Hippopotame was a 50-gun ship of the line of the French Navy, designed by François Coulomb the Younger. She served during the Seven Years' War. In 1777, Pierre Beaumarchais purchased her as part of a commercial entreprise to provide weapons of the American independentist insurgents. She was part of the French line of battle at the Battle of Grenada on 6 July 1779, and served as a hospital during the Siege of Savannah.

Career

Seven Years' War 
Hippopotame entered service in 1750. From 1760, she was under Hippolyte de Sade de Vaudronne.  In 1763, she conducted a mission to Algiers, under Captain de Fabry.

Interwar period 
In 1769, Hippopotame was at Saint Domingue and Martinique under Vaudreuil, along with Solitaire, ferrying troops to the French colonies in the Caribbeans.

She was part of the 1772 Escadre d'évolution under Captain Bougainvilliers de Croy.

War of American Independence 
In April 1777, the Navy sold her to Roderigue Hortalez and Company, a company founded by Pierre Beaumarchais. He renamed her  Fier Rodrigue and from 1778, he used her to ferry weapons to the American insurgents. She departed Rochefort in January 1778, sailed to Saint-Domingue and America, and was back in Rochefort on 1 October. 

In early 1779, she departed Rochefort to sail to Brest and Ile d'Aix. She departed Ile d'Aix around April, and sail to America.

### Exercise data
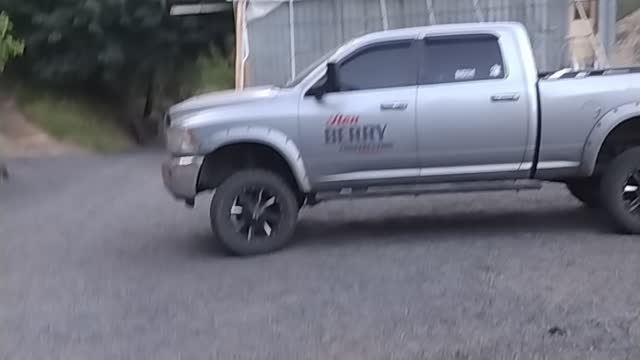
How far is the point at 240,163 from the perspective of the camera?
468 inches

### Exercise tasks
a) In the text on the ship Hippopotame, what name did Beaumarchais give her after buying her?
b) Write the next part of the text on the ship Hippopotame, following on from its last sentence.

### Results by task
a) Fier Rodrigue

b)
In July 1779, Fier Rodrigue was escorting a 10-ship convoy near Grenada. On 6, she encountered the fleet under d'Estaing, preparing for battle. the French Navy requisitioned her and she took part in the ensuing Battle of Grenada. Her captain, Montault, was killed, and 22-year old auxiliary officer Ganteaume

The requisition of Fier Rodrigue caused several ships of Beaumarchais' convoy to be captured. Beaumarchais protested and sought compensation from the French Crown. 

Around August 1779, Fier Rodrigue was used as a hospital ship in Charlestown, to support the Siege of Savannah. Two month later, the Navy returned her to Beaumarchais. 

Fier Rodrigue called the Chesapeake and Yorktown, from where she departed on 14 August 1780, bound for Rochefort. On 1 August 1780, Fier Rodrigue arrived at Île de Ré, escorting a 15-ship convoy from New England, as well as two prizes captured from the British.

Fate 
Fier Rodrigue was condemned in march1782, and was broken up in Rochefort in 1784.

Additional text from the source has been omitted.